Борьба со страхом в зале суда вряд ли отличается от такой же борьбы в любом другом месте. Если извлечь страх из мрачных, мутных глубин и развернуть на солнечном свете, он меняется. Он становится тем, с чем мы способны справиться, потому что дали себе обещание посмотреть ему в лицо, и, как по мановению волшебной палочки, он теряет свою силу. Едва мы поймем, что бояться — не означает быть трусом, мы сможем заставить страх работать на нас. И он взорвется действием, спонтанно превратившись в эмоциональную силу, заботу и приверженность, с помощью которых мы побеждаем.
6. Опасность силы гнева
На войне как на войне. Мы готовимся к битве так же, как страна готовится к сражениям. Она начинает с того, что промывает гражданам мозги, стремясь разогреть их военный пыл. Нам демонстрируют несправедливость и зверства врага, вызывая гнев против его жестокости. Нас бомбардируют примерами его варварских актов и напоминают о том, что он опасен для нас. Мы начинаем бояться оппонента и ненавидеть его, и наш страх заменяется гневом. Гнев имеет свое назначение в человеческом организме — это важный антидот страха.

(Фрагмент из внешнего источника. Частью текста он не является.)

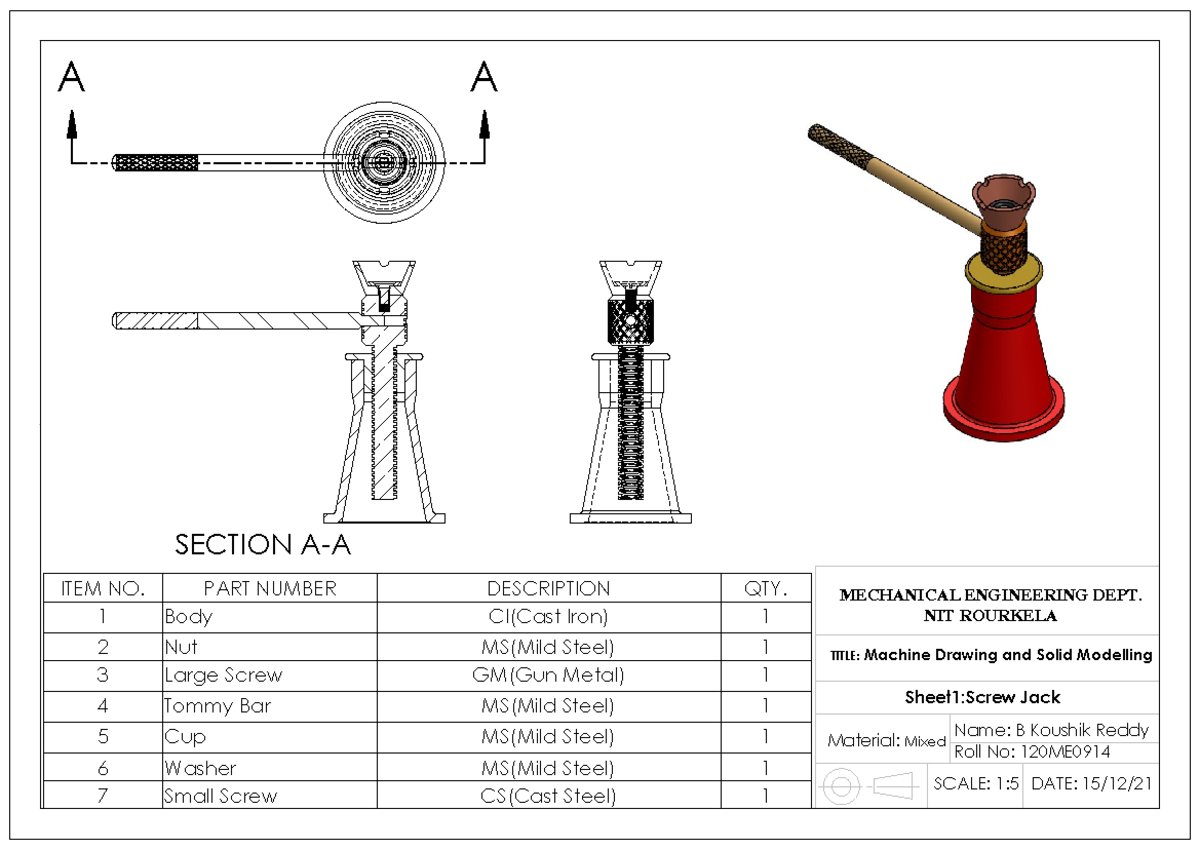 A A

SECTION A-A

| ITEM NO. | PART NUMBER | DESCRIPTION | QTY. |
|---|---|---|---|
| 1 | Body | CI(Cast Iron) | 1 |
| 2 | Nut | MS(Mild Steel) | 1 |
| 3 | Large Screw | GM(Gun Metal) | 1 |
| 4 | Tommy Bar | MS(Mild Steel) | 1 |
| 5 | Cup | MS(Mild Steel) | 1 |
| 6 | Washer | MS(Mild Steel) | 1 |
| 7 | Small Screw | CS(Cast Steel) | 1 |

MECHANICAL ENGINEERING DEPT.
NIT ROURKELA

TITLE: Machine Drawing and Solid Modelling

Sheet1:Screw Jack

Material: Mixed
Name: B Koushik Reddy
Roll No: 120ME0914

SCALE: 1:5 DATE: 15/12/21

Я переполнен гневом. Он со мной, куда бы я ни пошел, но это не означает, что я злой человек — просто у меня есть запас гнева, доступный в любое время. Его источником является мой жизненный опыт — хотя и болезненный, но оказавшийся для меня подарком. Не хочу тратить его зря. Как пар локомотива, он тащит за собой весь состав. Но если его не сдерживать и выпускать бесконтрольно, он может взорваться.
Я говорил, что мы должны чувствовать, что без чувств мы подобны ходячим мертвецам или говорящим манекенам. Разве мы не должны чувствовать гнев? Я утверждаю, что должны. Но учтите: нет ничего опаснее адвоката, изливающего свой гнев на присяжных, или протестующего гражданина, который на собрании местной общественности кричит и ругается на председательствующего. Это опасно не для субъекта, на которого направлена ярость, а для самого сердящегося, который будет побежден собственным гневом, — от него отвернутся как от безответственного человека и будут всеми силами избегать как неразумного.